In recent years, the integration of Distributed Energy Resources (DERs) and communication networks has presented significant challenges to power system control and protection, primarily as a result of the emergence of smart grids and cyber threats. As the use of grid-connected solar Photovoltaic (PV) systems continues to increase with the use of intelligent PV inverters, the susceptibility of these systems to cyber attacks and their potential impact on grid stability emerges as a critical concern based on the inverter control models. This study explores the cyber-threat consequences of selectively targeting the components of PV systems, with a special focus on the inverter and Overcurrent Protection Relay (OCR). This research also evaluates the interconnectedness between these two components under different cyber-attack scenarios. A three-phase radial Electromagnetic Transients Program (EMTP) is employed for grid modeling and transient analysis under different cyber attacks. The findings of our analysis highlight the complex relationship between vulnerabilities in inverters and relays, emphasizing the consequential consequences of affecting one of the components on the other. In addition, this work aims to evaluate the impact of cyber attacks on the overall performance and stability of grid-connected PV systems.
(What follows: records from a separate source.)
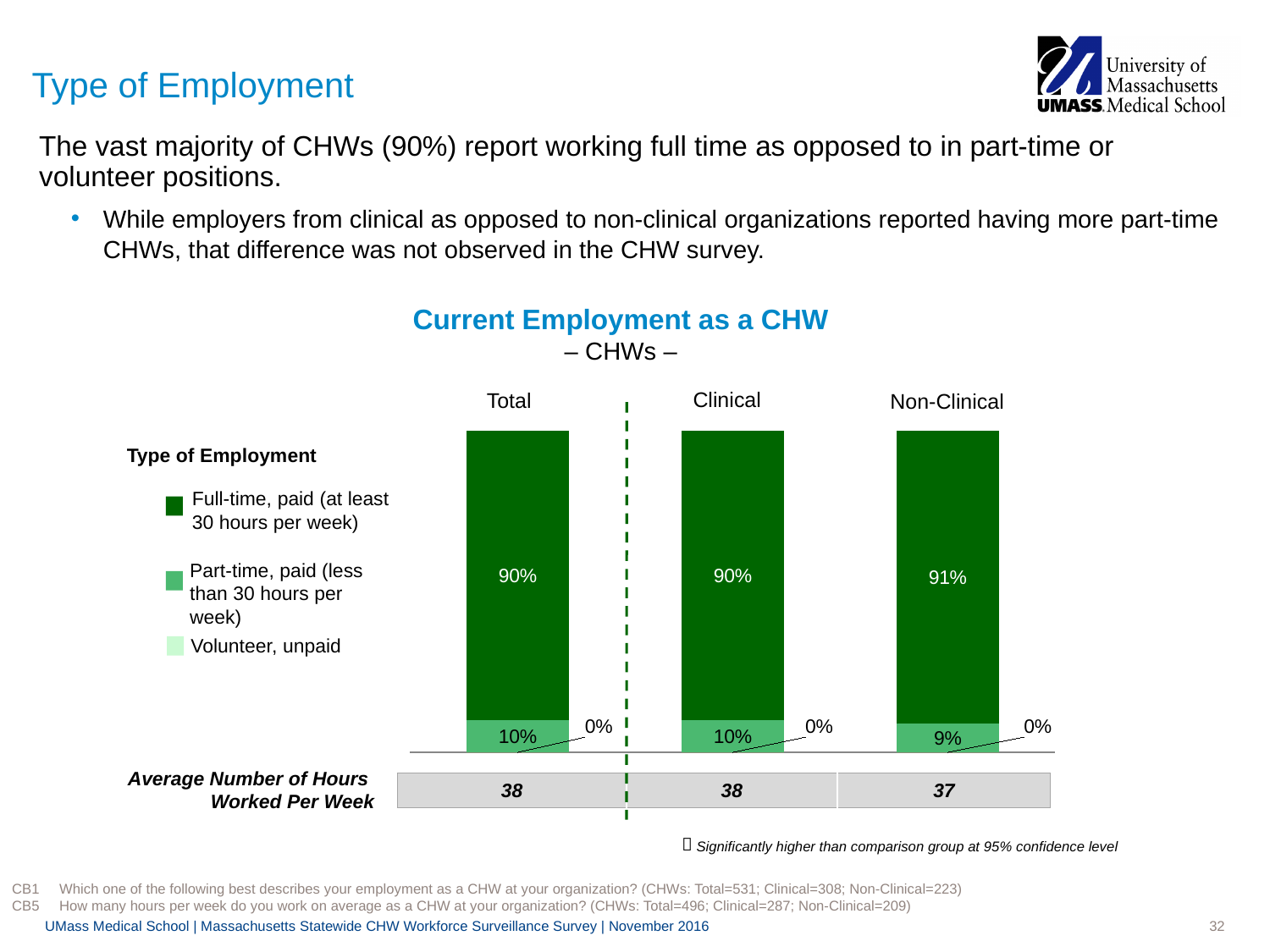
What kind of chart is shown on the slide? Stacked bar chart Is the part-time, paid percentage larger for Clinical or Non-Clinical CHWs? Clinical What percentage of Total CHWs report full-time, paid employment? 90% How many groups (bars) are shown in the chart? 3 What is the title of the chart? Current Employment as a CHW Which group has the lowest percentage of part-time, paid CHWs? Non-Clinical What percentage of Clinical CHWs report being volunteer, unpaid? 0% What percentage of Non-Clinical CHWs report part-time, paid employment? 9% How many types of employment does the legend list? 3 Which group has the highest percentage of full-time, paid CHWs? Non-Clinical What is the average number of hours worked per week for Non-Clinical CHWs? 37 What is the difference between the full-time, paid percentage for Non-Clinical and Clinical CHWs? 1%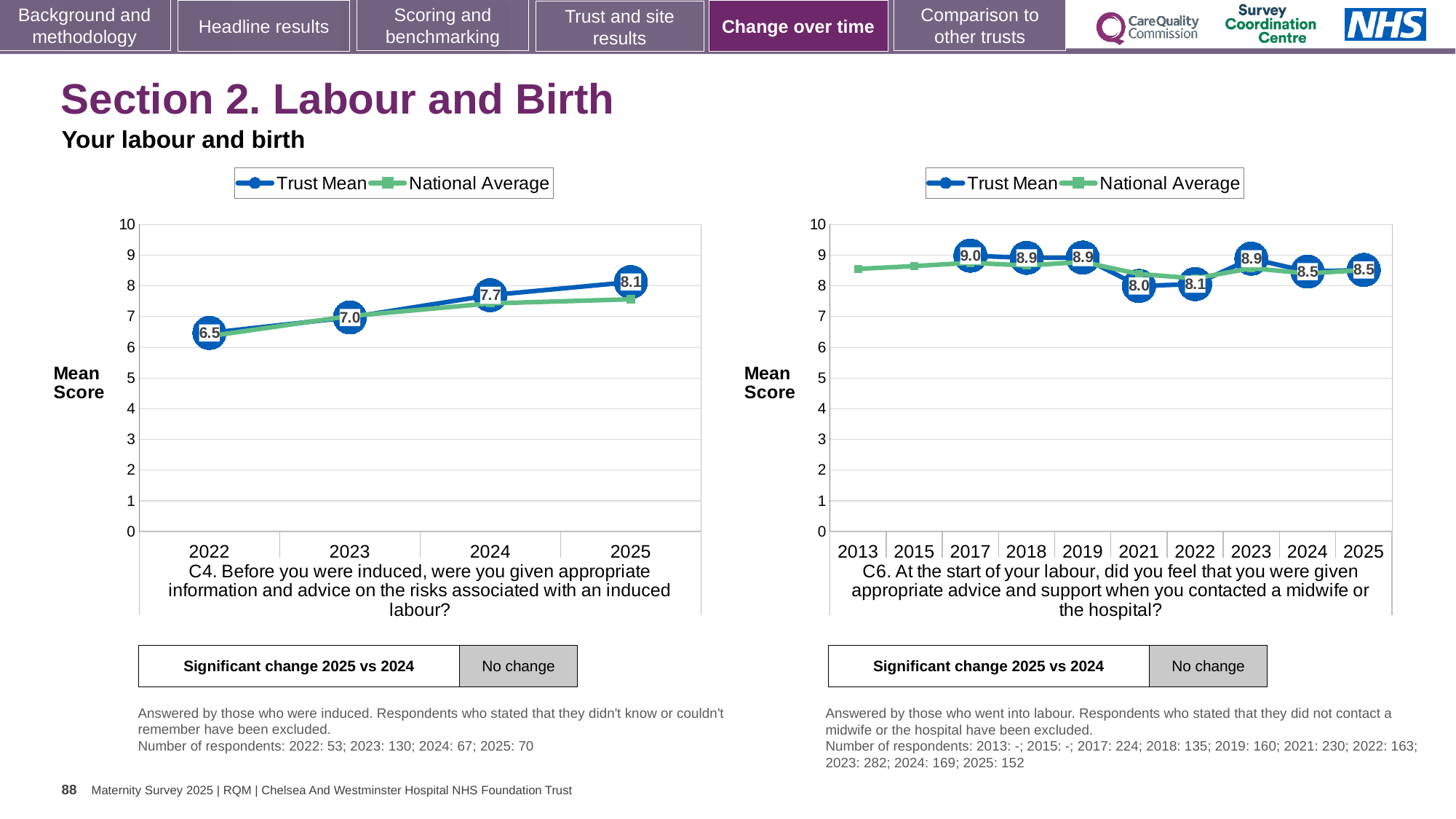
In the left chart (C4), does the Trust Mean rise or fall from 2022 to 2025? rise What kind of chart is the left chart (C4)? line chart In the left chart (C4), which year has the lowest Trust Mean score? 2022 In the left chart (C4), what is the difference between the Trust Mean scores for 2025 and 2022? 1.6 In the right chart (C6), is the Trust Mean score for 2023 larger or smaller than the score for 2024? larger In the right chart (C6), what is the Trust Mean score for 2021? 8.0 In the left chart (C4), what is the Trust Mean score for 2022? 6.5 In the right chart (C6), what is the Trust Mean score for 2017? 9.0 In the left chart (C4), what is the Trust Mean score for 2025? 8.1 In the right chart (C6), which year has the highest Trust Mean score? 2017 In the right chart (C6), how many series does the legend list? 2 In the left chart (C4), how many years are shown on the x axis? 4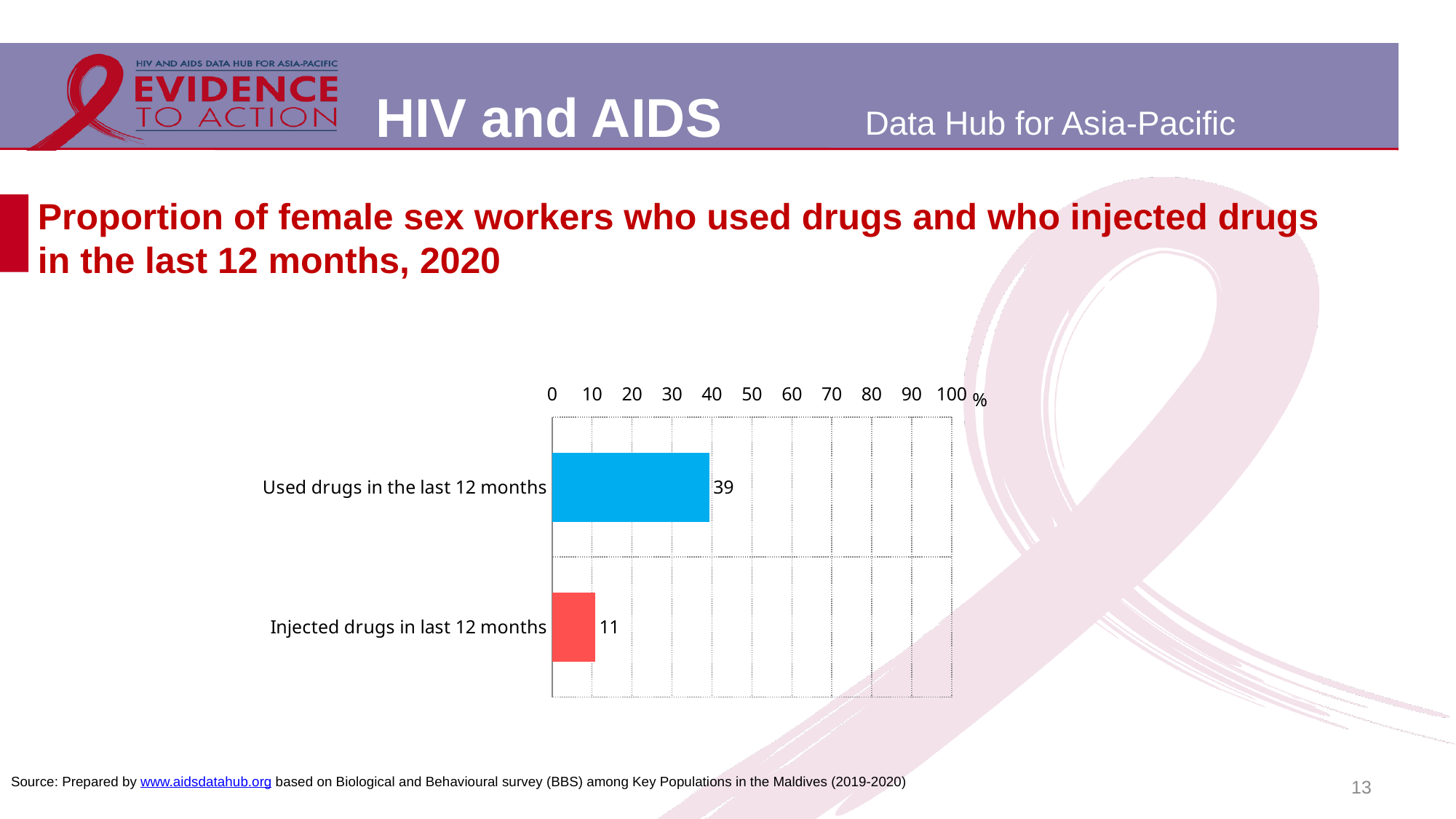
What kind of chart is shown on the slide? Bar chart Is the value for 'Used drugs in the last 12 months' greater or less than 50? less Which category has the lowest value? Injected drugs in last 12 months What is the value for 'Injected drugs in last 12 months'? 11 What is the maximum value shown on the chart's axis? 100 Is the value for 'Injected drugs in last 12 months' greater or less than 10? greater What is the difference between the value for 'Used drugs in the last 12 months' and 'Injected drugs in last 12 months'? 28 What colour is the bar for 'Injected drugs in last 12 months'? Red Which is larger: the value for 'Used drugs in the last 12 months' or 'Injected drugs in last 12 months'? Used drugs in the last 12 months What is the value for 'Used drugs in the last 12 months'? 39 How many categories are shown in the chart? 2 Which category has the highest value? Used drugs in the last 12 months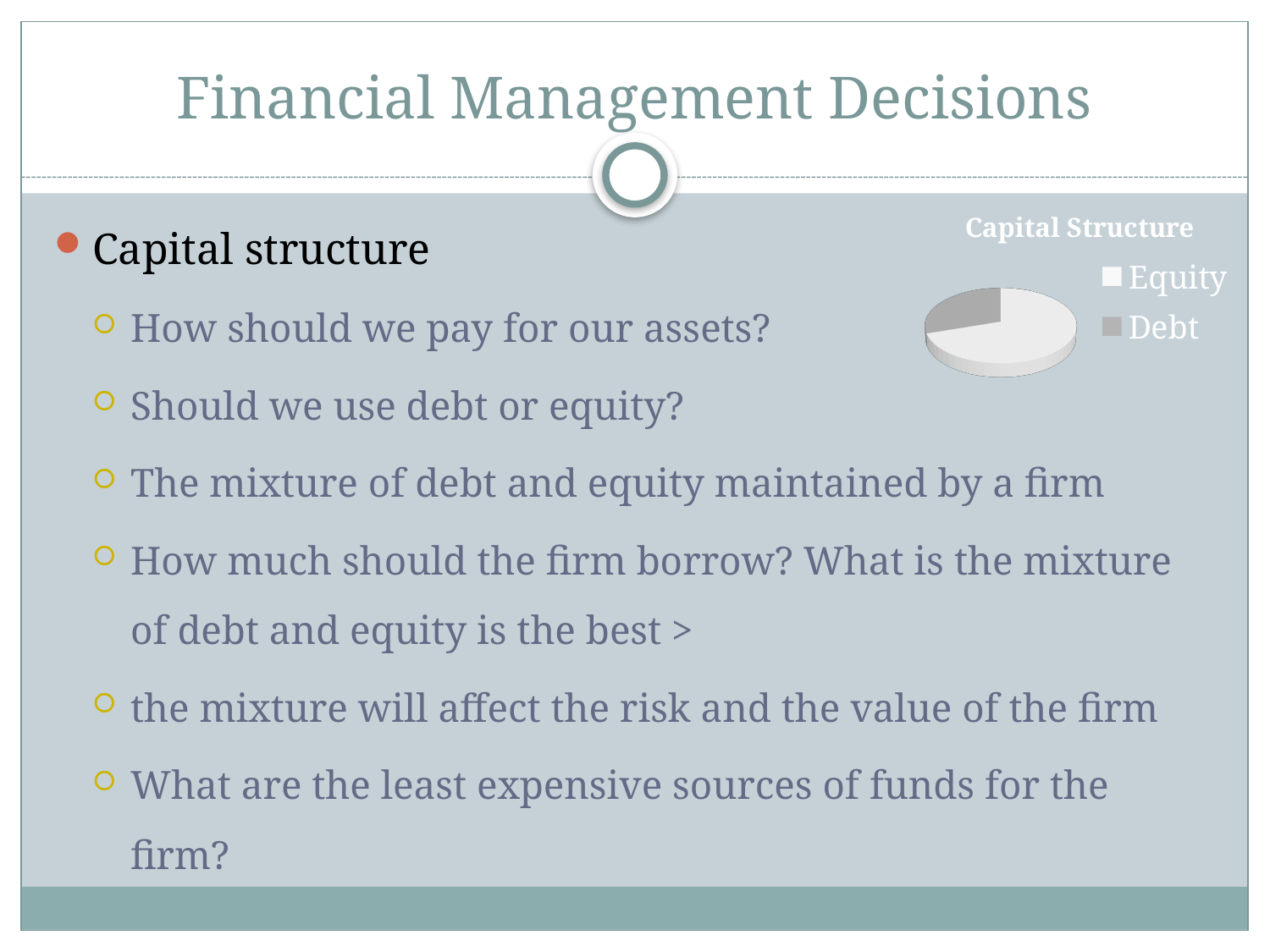
What is the title of the chart on the slide? Capital Structure What kind of chart is shown on the slide? pie chart Which legend entry in the Capital Structure chart is shown in gray? Debt Which slice of the Capital Structure pie chart is the smallest? Debt Which slice of the Capital Structure pie chart is the largest? Equity In the Capital Structure pie chart, which is larger, Equity or Debt? Equity How many entries does the legend of the Capital Structure chart list? 2 How many slices does the Capital Structure pie chart have? 2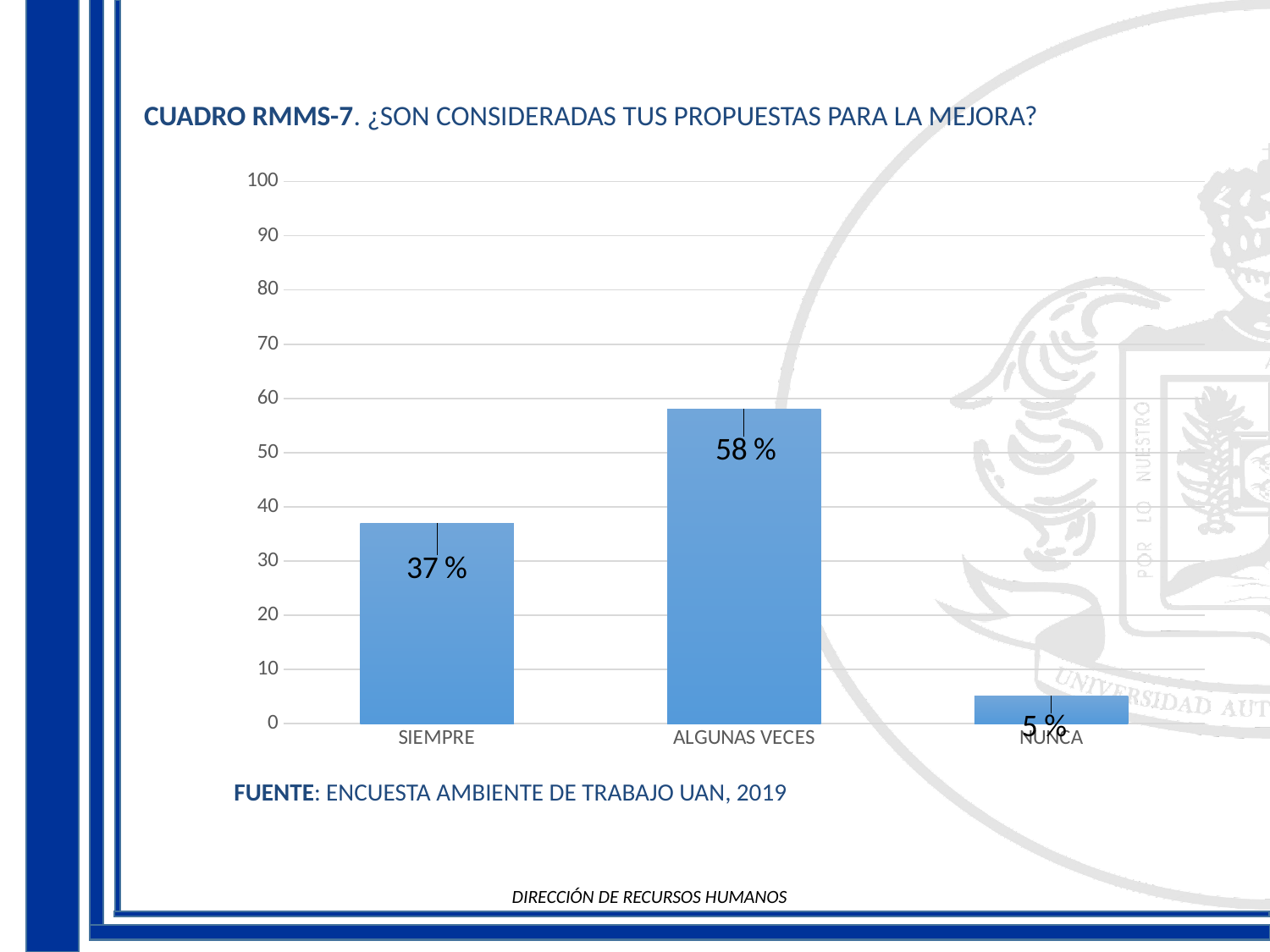
What is the difference between the values for ALGUNAS VECES and SIEMPRE? 21 % How many categories are shown on the x axis? 3 Is the value for ALGUNAS VECES greater or less than 50? greater What source is cited below the chart? ENCUESTA AMBIENTE DE TRABAJO UAN, 2019 What is the value for NUNCA? 5 % Which category has the highest value? ALGUNAS VECES What kind of chart is shown on the slide? bar chart Which is larger, the value for SIEMPRE or the value for NUNCA? SIEMPRE What is the value for ALGUNAS VECES? 58 % What is the value for SIEMPRE? 37 % Which category has the lowest value? NUNCA What is the difference between the values for SIEMPRE and NUNCA? 32 %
For example, in the attack on the PV inverters, the OCR failed to identify and eliminate the fault during a pulse signal attack with a short duration of 0.1 s. This resulted in considerable harmonic distortion and substantial power losses as a result of the protection system's failure to recognize and respond to the irregular attack signal. Our study provides significant contributions to the understanding of cybersecurity in grid-connected solar PV systems. It highlights the importance of implementing improved protective measures and resilience techniques in response to the changing energy environment towards smart grids.